The other high points of the album similarly involve other peoples’ voices: Ty Dolla $ign’s majestic croon on “Everything We Need,” the gentle folk hum of Grupo Vocal Argentino on “Closed on Sunday,” the snarls of Pusha T and No Malice on “On God” (it’s the long-awaited reunion of the rap duo Clipse, which ended when No Malice had a Christian awakening). Even as West piles on samples and collaborators, the production remains clean and stark, prizing urgency over depth. The songs end before you expect them to; they unfold in steep escalations worthy of Saint Peter’s Cathedral. Praising a West album for everything except the rapping is hackneyed by now, but this is another way in which Jesus Is King simply extends the trend lines of West’s career.
Still, saying he doesn’t reassert himself as a vocalist would be dishonest. His flow on “Follow God” conveys a focus and ease that recalls 2011’s Watch the Throne. On “Closed on Sunday,” there’s a controlled melancholy to his singing, even—especially—as he delivers the troll chorus of “You’re my Chick-fil-A.” By contrast, on “God Is,” the album’s fall-on-your-knees climax, his emotions come off as uncontrolled: He’s hoarse and ragged in a way that few other professional musicians would allow themselves to sound on record. The song is hard to get through, but its rawness is convincing.
What isn’t convincing are West’s words. Here and there, he lands a charmingly childlike punch line of the sort that’s long endeared him to fans. (“I can’t be out here dancing with the stars,” he says in an attempt to explain why his sneakers are so expensive.) Mostly, though, his verses feel body-snatched, with personality and complication replaced by pillow stitchings about devotion. He does not make a sustained case for God; he does not seem to understand that the Gospels worked because they spun a good story. His old tropes of embattlement in a world of doubters and users have simply been scrubbed of profanity and retrofitted with Jesus and Judases. By staying gauzy and aphoristic, strident and coy, he’s able to evade difficult questions about whether, for example, his affection for Chick-fil-A comes with a side of bigotry.
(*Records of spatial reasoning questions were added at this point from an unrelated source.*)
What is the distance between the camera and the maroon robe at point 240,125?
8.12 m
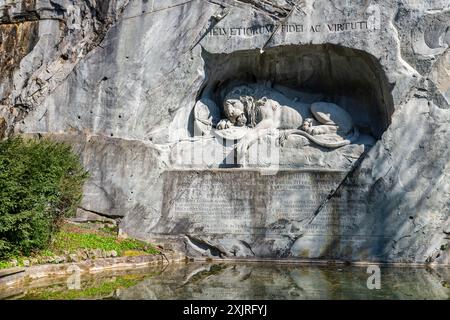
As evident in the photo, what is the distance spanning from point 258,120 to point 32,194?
6.15 meters

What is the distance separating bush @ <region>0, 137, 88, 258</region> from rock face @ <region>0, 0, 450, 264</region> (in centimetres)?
259

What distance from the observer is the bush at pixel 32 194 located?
28.0 feet

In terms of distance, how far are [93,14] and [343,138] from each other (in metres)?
6.96

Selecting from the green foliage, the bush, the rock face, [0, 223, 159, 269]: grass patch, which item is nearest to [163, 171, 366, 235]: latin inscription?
the rock face

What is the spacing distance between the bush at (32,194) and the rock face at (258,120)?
259 centimetres

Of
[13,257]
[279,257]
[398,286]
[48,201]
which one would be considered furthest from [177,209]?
[398,286]

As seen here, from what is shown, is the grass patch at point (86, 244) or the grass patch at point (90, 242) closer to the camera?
the grass patch at point (86, 244)

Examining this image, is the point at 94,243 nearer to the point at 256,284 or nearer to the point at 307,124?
the point at 256,284

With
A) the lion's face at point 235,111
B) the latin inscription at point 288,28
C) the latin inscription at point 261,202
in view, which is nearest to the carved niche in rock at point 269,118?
the lion's face at point 235,111

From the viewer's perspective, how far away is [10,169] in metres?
8.59

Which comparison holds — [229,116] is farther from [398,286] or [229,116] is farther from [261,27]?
[398,286]

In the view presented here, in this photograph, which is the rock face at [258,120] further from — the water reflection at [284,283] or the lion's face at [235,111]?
the water reflection at [284,283]

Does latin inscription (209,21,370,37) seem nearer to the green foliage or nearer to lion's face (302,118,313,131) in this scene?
lion's face (302,118,313,131)

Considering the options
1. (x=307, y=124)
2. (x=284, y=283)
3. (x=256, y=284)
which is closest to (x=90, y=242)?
(x=256, y=284)
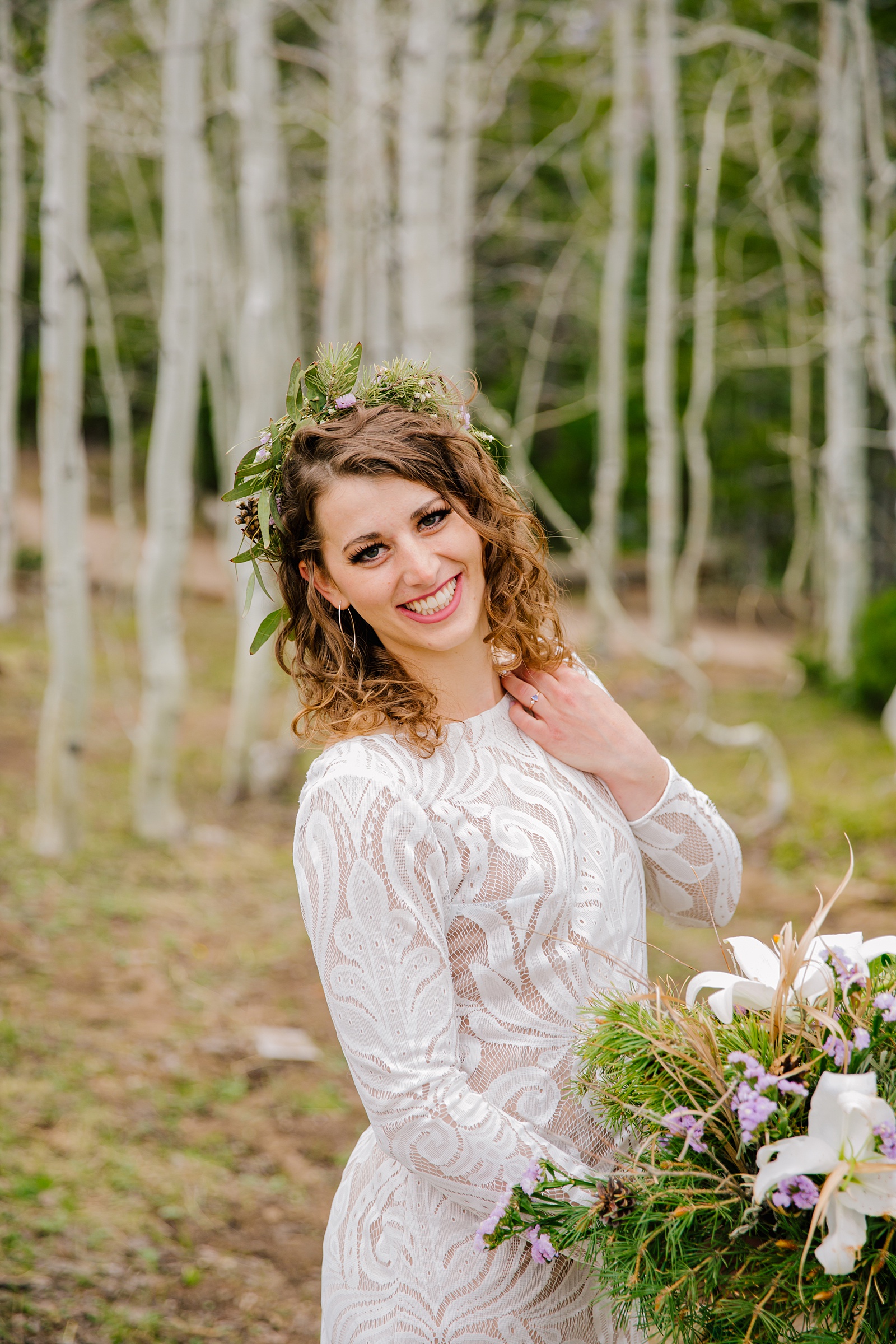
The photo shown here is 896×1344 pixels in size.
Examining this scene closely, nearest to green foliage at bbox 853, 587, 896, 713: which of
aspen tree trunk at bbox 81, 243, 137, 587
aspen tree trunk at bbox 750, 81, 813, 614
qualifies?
aspen tree trunk at bbox 750, 81, 813, 614

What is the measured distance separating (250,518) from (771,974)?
1.03 metres

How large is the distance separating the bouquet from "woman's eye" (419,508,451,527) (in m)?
0.70

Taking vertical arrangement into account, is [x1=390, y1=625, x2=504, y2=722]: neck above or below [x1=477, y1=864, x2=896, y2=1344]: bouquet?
above

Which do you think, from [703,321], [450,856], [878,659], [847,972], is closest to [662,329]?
[703,321]

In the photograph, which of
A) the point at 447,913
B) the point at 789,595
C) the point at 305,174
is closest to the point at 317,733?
the point at 447,913

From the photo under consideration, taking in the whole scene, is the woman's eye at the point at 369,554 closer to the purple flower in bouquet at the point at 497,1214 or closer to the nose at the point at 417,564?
the nose at the point at 417,564

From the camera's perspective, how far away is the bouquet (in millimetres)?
1079

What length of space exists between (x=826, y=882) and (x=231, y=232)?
1283 cm

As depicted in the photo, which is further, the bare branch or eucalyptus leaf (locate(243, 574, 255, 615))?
the bare branch

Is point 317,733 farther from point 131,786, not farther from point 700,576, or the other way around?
point 700,576

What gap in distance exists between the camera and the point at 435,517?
1.59m

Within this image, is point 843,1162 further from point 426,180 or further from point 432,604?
point 426,180

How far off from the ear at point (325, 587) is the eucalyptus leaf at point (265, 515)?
7 cm

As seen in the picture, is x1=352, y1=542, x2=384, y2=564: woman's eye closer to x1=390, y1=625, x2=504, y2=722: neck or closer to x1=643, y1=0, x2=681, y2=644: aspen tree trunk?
x1=390, y1=625, x2=504, y2=722: neck
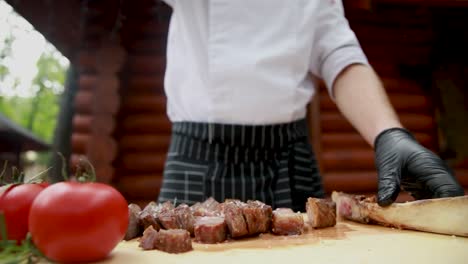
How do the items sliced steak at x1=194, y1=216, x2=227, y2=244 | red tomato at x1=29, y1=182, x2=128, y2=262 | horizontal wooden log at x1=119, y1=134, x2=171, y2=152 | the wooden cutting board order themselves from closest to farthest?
red tomato at x1=29, y1=182, x2=128, y2=262 < the wooden cutting board < sliced steak at x1=194, y1=216, x2=227, y2=244 < horizontal wooden log at x1=119, y1=134, x2=171, y2=152

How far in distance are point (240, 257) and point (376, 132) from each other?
1.33 metres

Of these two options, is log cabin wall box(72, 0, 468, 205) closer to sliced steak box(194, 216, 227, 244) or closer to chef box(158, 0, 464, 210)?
chef box(158, 0, 464, 210)

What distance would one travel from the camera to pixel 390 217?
1.80 meters

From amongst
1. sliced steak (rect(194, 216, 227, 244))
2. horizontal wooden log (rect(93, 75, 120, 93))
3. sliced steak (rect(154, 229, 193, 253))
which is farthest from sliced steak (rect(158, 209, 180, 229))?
horizontal wooden log (rect(93, 75, 120, 93))

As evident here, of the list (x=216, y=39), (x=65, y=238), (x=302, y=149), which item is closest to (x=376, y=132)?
(x=302, y=149)

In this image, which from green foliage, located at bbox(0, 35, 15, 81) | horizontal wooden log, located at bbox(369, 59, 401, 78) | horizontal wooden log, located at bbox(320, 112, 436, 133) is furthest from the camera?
green foliage, located at bbox(0, 35, 15, 81)

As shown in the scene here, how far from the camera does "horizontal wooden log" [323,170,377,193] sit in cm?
589

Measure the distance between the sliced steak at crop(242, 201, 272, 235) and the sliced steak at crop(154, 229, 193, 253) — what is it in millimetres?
280

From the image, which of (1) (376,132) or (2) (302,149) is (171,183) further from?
(1) (376,132)

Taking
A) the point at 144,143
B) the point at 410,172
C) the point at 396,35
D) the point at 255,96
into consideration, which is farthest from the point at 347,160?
the point at 410,172

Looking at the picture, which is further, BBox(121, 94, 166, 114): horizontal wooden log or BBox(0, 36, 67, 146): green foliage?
BBox(0, 36, 67, 146): green foliage

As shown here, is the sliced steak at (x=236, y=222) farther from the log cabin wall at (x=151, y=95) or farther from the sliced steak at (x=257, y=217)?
the log cabin wall at (x=151, y=95)

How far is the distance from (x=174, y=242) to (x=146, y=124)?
15.3 feet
Between the brash-beautiful production and the propagandistic lyrics, Jesus Is King doesn’t depict one man’s faith journey, but rather one man’s continuing Messiah complex—even as he professes new humility. He’s not coming to Christianity; he’s coming to conquer it. “This ain’t ’bout a damn religion / Jesus brought a revolution,” he says on “God Is,” and on “Hands On” he disses other Christians for doubting him. West wants to redesign the Church in the same way he has, in the past, wanted to redesign hip-hop, and sneakers, and affordable housing. The stylish and cold Jesus Is King movie worked along the same lines—bringing iPhone maximal-minimal sleekness to a millennia-old institution. Religion, though, entails not just design but also beliefs, and West doesn’t really do ideology. His voice commands, yet he doesn’t know what to say.